Arbeitsauftrag 1:
Der folgende Text über deutsche Stiftungen und die SDGs ist vollständig und wortgetreu wiederzugeben.

Zitierter Text:
┄┄┄┄┄┄┄┄┄┄
Einige deutsche Stiftungen sind hinsichtlich der SDGs schon sehr weit auf dem Weg, andere gehen erste Schritte oder beteiligen sich an Netzwerken. Hier nur ein paar Beispiele: Die Stiftung Mercator ist seit vielen Jahren im Klimabereich mit Partnerprojekten sowie der Förderung von neuen Thinktanks wie der Agora Energiewende unterwegs und tritt ein für ein geeintes, friedliches Europa – auch und besonders in Zeiten, in denen das Selbstbestimmungsrecht der Völker und die Menschenrechte mit großer Brutalität verletzt werden. Die Robert Bosch Stiftung hat ihr Programm umgestellt, um Klima als Querschnittsthema in ihrer gesamten Stiftungsarbeit zu berücksichtigen, insbesondere durch Förderung in den Bereichen Gesundheit, Bildung und globale Fragen für eine gerechte und nachhaltige Zukunft. Die Deutsche Bundesstiftung Umwelt als größte Umweltstiftung Europas hat nachhaltiges Wirtschaften, Innovation, den Schutz der Umwelt unter besonderer Berücksichtigung der mittelständischen Wirtschaft im Zentrum. Die gemeinnützige Michael Otto Stiftung, Mehrheitseigentümerin der Otto Group, gehört zu den Initiatoren der bereits erwähnten Hamburg Sustainability Conference. Die seit August 2023 neu aufgestellte BMW Foundation Herbert Quandt stellt auf ihrer Homepage fest: „Durch wirtschaftliche Transformation stärken wir Gesellschaften und Demokratien und legen den Grundstein für eine gerechtere und lebenswertere Zukunft.“ Auch die gemeinnützige Siemens Stiftung teilt mit, dass sie sich für nachhaltige gesellschaftliche Entwicklung engagiere. Und die Stiftung Zukunftsfähigkeit verweist in ihrem Handeln und der Präambel zu ihrer Satzung ausdrücklich auf die 2030 Agenda der Vereinten Nationen. Diese Reihe könnte fortgesetzt werden.
┄┄┄┄┄┄┄┄┄┄
Datensätze:
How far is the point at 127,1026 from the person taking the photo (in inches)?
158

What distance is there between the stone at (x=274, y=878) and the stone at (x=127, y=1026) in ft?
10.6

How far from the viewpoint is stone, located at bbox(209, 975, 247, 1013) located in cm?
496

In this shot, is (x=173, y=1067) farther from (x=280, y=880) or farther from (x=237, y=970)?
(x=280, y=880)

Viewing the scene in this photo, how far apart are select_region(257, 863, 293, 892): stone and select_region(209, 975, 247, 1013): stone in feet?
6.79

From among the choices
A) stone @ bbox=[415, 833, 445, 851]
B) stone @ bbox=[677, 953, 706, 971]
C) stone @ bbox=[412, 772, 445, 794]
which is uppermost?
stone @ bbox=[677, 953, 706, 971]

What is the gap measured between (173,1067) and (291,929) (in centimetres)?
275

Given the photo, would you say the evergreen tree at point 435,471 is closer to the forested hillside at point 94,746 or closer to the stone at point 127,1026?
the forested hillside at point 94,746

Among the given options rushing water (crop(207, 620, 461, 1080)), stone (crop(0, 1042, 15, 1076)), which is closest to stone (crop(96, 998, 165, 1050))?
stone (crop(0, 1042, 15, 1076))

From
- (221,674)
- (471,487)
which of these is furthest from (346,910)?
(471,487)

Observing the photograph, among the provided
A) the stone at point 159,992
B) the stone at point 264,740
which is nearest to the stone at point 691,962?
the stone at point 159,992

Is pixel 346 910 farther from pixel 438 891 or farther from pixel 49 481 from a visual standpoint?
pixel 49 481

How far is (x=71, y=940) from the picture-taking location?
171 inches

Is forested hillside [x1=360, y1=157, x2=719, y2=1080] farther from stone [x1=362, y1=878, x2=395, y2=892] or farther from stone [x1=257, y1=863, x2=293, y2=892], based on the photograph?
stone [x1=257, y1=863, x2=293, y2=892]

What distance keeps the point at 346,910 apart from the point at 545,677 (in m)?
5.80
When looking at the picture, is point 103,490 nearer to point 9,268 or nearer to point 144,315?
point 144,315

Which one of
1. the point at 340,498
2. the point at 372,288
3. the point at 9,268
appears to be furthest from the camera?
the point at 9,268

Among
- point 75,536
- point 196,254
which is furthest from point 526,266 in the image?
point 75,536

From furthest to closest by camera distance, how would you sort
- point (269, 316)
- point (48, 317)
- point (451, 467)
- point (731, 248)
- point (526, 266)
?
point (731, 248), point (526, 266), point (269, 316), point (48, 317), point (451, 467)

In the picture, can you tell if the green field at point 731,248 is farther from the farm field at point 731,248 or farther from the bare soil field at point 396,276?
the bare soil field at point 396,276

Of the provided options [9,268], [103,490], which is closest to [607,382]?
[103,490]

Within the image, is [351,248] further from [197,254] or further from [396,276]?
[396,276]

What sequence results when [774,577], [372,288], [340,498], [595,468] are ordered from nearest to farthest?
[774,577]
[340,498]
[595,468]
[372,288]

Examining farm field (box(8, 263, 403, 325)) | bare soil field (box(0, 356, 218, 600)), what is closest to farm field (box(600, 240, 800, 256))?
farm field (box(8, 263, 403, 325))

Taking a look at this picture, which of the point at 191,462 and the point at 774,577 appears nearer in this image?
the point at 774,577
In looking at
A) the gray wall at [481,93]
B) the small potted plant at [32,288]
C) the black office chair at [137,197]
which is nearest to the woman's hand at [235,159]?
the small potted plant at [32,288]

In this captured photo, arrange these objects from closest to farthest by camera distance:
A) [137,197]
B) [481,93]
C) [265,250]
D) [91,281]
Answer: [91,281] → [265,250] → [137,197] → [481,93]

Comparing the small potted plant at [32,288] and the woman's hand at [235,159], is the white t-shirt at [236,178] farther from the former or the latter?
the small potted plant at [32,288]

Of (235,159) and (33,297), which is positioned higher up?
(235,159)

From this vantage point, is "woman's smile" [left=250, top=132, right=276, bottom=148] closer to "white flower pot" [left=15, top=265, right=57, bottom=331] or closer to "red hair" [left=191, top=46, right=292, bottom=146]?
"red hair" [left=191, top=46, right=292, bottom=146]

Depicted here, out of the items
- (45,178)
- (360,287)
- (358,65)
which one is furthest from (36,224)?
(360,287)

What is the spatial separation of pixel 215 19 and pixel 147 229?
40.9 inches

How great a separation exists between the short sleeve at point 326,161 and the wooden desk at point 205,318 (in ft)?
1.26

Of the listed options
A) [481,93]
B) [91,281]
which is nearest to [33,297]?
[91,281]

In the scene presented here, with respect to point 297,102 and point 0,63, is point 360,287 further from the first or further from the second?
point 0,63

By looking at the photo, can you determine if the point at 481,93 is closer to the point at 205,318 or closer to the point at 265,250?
┄┄┄┄┄┄┄┄┄┄
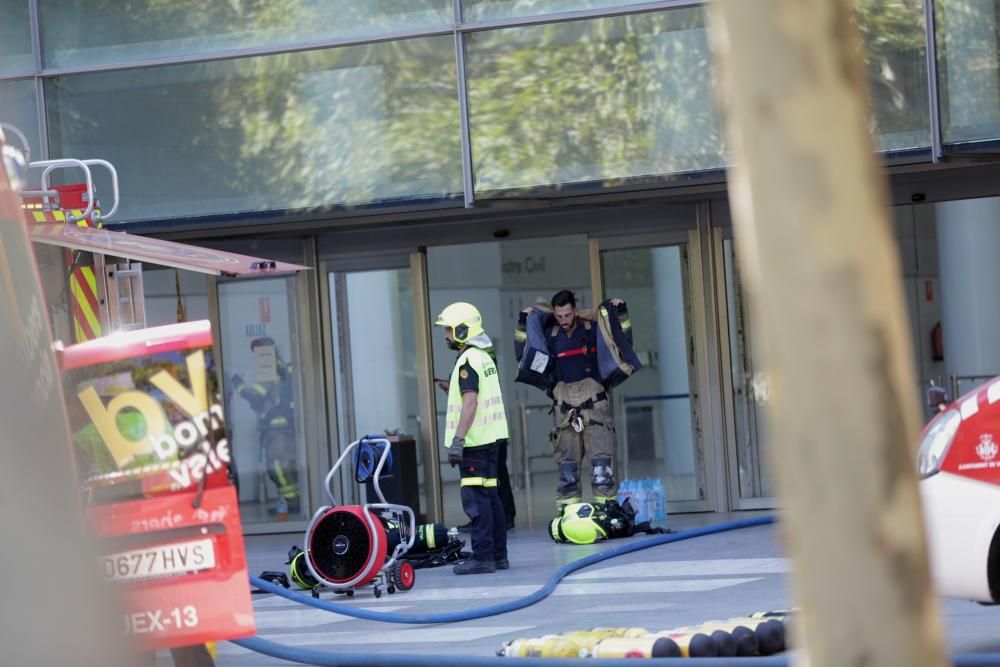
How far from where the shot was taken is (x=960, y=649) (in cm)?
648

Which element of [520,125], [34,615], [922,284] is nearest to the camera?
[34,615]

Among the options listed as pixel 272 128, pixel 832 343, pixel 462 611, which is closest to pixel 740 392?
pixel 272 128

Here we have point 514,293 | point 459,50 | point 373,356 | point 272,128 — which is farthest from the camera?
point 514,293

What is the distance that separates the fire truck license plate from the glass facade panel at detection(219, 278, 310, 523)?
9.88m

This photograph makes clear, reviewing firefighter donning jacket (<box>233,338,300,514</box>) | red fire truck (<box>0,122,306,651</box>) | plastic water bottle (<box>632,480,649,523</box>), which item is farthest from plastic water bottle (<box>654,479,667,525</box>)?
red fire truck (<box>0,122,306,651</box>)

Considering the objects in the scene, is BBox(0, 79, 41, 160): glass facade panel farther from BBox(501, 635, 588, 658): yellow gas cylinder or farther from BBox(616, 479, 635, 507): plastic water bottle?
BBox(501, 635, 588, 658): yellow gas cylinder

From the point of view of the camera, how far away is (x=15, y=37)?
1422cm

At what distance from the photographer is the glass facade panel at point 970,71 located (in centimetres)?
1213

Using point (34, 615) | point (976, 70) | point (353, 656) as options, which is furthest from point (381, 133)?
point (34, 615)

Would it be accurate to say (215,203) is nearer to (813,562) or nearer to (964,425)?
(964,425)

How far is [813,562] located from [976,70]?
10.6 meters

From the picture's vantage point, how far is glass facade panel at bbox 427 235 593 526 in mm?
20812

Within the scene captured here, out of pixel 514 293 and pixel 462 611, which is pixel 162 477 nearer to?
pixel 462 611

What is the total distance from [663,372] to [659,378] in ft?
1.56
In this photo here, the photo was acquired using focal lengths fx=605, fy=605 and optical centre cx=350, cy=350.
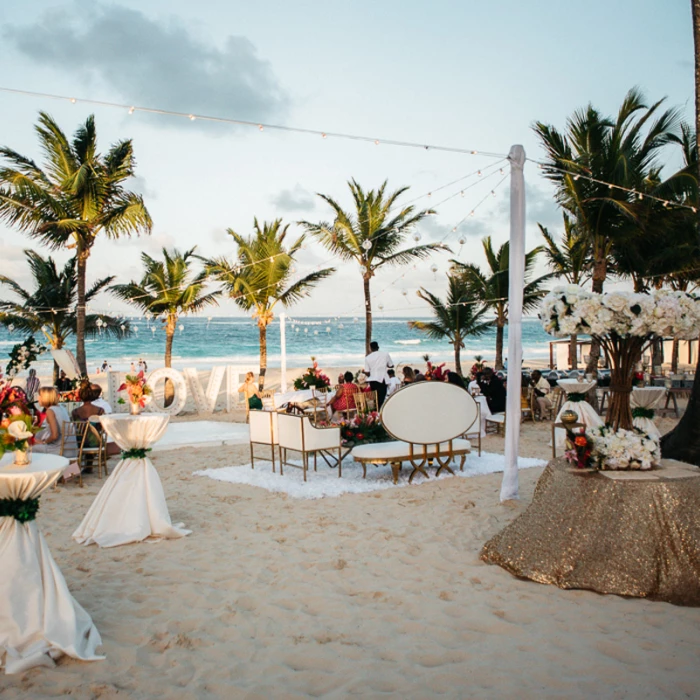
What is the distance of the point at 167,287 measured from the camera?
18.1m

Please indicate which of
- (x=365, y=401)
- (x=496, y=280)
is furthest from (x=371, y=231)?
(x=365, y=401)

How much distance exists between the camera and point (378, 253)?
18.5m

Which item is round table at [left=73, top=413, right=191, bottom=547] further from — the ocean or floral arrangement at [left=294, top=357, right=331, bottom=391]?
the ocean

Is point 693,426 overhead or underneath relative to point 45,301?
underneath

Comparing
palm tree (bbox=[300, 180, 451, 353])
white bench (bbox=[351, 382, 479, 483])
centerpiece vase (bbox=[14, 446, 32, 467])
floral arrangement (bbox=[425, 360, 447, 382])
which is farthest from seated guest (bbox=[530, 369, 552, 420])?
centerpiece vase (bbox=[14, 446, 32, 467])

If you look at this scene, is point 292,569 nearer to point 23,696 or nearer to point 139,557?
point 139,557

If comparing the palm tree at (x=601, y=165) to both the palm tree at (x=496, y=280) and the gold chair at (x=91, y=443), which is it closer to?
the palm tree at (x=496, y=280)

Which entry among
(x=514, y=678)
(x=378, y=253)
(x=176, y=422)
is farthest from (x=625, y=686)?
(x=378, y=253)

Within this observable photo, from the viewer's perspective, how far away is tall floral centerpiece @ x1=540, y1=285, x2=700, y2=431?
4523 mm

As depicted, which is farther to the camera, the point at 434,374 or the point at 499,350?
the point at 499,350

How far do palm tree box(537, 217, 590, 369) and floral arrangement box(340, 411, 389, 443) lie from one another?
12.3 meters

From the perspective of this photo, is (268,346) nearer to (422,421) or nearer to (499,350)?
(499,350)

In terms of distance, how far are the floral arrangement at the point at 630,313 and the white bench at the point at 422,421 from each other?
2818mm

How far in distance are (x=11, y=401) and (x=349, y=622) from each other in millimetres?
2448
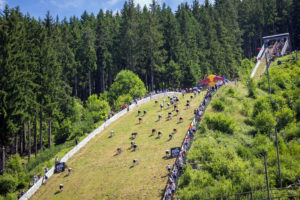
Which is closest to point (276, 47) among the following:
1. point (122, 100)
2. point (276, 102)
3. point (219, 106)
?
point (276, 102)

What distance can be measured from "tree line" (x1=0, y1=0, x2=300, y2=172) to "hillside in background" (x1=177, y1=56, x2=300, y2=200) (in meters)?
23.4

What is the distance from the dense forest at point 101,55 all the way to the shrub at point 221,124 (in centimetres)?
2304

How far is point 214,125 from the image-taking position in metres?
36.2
┄┄┄┄┄┄┄┄┄┄
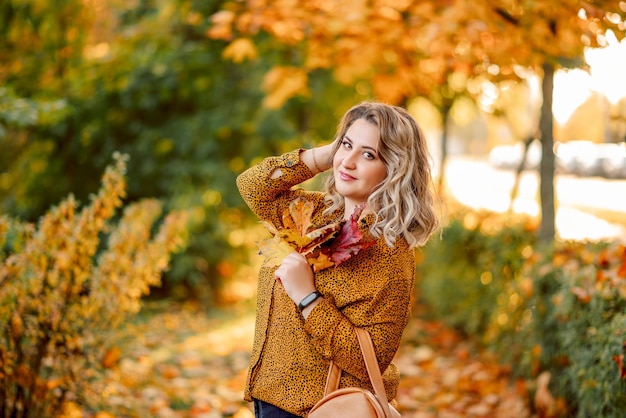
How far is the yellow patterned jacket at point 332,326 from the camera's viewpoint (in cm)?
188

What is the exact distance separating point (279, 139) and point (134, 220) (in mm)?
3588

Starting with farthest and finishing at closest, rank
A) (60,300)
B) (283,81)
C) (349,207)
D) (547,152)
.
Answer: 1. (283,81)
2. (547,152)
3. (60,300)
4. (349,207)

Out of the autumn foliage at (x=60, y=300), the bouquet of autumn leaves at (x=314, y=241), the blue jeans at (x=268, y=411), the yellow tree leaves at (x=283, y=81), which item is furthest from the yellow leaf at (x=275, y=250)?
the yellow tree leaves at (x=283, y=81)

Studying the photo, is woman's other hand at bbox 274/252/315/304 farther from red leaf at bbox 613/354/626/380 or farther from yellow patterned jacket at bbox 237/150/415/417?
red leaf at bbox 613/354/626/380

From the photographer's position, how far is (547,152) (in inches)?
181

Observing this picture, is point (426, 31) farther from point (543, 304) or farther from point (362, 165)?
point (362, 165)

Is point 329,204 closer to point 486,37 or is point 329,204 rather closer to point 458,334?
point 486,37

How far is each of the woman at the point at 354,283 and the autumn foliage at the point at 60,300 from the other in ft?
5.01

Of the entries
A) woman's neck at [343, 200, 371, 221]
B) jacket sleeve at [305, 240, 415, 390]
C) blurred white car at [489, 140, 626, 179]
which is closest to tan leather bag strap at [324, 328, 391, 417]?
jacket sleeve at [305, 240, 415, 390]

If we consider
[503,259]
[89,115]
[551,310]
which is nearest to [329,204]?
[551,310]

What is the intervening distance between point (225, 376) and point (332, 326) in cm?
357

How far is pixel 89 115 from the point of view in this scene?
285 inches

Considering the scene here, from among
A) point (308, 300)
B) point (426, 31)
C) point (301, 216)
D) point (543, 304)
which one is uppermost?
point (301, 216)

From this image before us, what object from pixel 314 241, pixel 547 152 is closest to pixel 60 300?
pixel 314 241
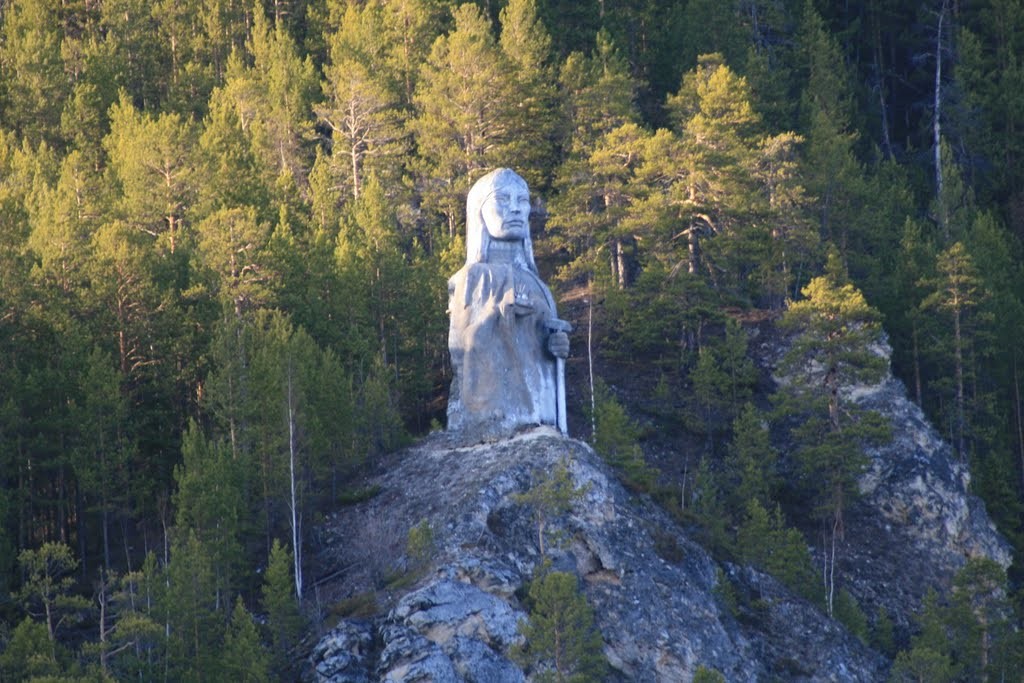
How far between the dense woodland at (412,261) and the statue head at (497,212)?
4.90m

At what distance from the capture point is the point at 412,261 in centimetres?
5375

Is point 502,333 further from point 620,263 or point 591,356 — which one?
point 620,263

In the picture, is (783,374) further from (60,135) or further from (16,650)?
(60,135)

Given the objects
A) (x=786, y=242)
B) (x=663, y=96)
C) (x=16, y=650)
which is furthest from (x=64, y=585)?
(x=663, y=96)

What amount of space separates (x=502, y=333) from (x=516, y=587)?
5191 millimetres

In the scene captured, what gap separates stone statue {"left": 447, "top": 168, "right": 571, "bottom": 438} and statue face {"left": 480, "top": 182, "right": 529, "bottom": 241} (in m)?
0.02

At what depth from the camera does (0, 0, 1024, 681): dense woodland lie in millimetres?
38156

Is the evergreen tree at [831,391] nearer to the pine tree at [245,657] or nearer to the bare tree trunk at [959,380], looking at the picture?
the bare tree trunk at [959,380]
┄┄┄┄┄┄┄┄┄┄
Arbeitsauftrag 2:
Aus den Einträgen oben sind alle Zeilen zu sammeln, in denen das Wort „objects“ vorkommt, und unverändert abzuschreiben.

Antwort 1:
Einige deutsche Stiftungen sind hinsichtlich der SDGs schon sehr weit auf dem Weg, andere gehen erste Schritte oder beteiligen sich an Netzwerken. Hier nur ein paar Beispiele: Die Stiftung Mercator ist seit vielen Jahren im Klimabereich mit Partnerprojekten sowie der Förderung von neuen Thinktanks wie der Agora Energiewende unterwegs und tritt ein für ein geeintes, friedliches Europa – auch und besonders in Zeiten, in denen das Selbstbestimmungsrecht der Völker und die Menschenrechte mit großer Brutalität verletzt werden. Die Robert Bosch Stiftung hat ihr Programm umgestellt, um Klima als Querschnittsthema in ihrer gesamten Stiftungsarbeit zu berücksichtigen, insbesondere durch Förderung in den Bereichen Gesundheit, Bildung und globale Fragen für eine gerechte und nachhaltige Zukunft. Die Deutsche Bundesstiftung Umwelt als größte Umweltstiftung Europas hat nachhaltiges Wirtschaften, Innovation, den Schutz der Umwelt unter besonderer Berücksichtigung der mittelständischen Wirtschaft im Zentrum. Die gemeinnützige Michael Otto Stiftung, Mehrheitseigentümerin der Otto Group, gehört zu den Initiatoren der bereits erwähnten Hamburg Sustainability Conference. Die seit August 2023 neu aufgestellte BMW Foundation Herbert Quandt stellt auf ihrer Homepage fest: „Durch wirtschaftliche Transformation stärken wir Gesellschaften und Demokratien und legen den Grundstein für eine gerechtere und lebenswertere Zukunft.“ Auch die gemeinnützige Siemens Stiftung teilt mit, dass sie sich für nachhaltige gesellschaftliche Entwicklung engagiere. Und die Stiftung Zukunftsfähigkeit verweist in ihrem Handeln und der Präambel zu ihrer Satzung ausdrücklich auf die 2030 Agenda der Vereinten Nationen. Diese Reihe könnte fortgesetzt werden.

Antwort 2:
In this captured photo, arrange these objects from closest to farthest by camera distance:
Considering the objects in the scene, is BBox(0, 79, 41, 160): glass facade panel farther from BBox(501, 635, 588, 658): yellow gas cylinder or farther from BBox(616, 479, 635, 507): plastic water bottle?
Given the objects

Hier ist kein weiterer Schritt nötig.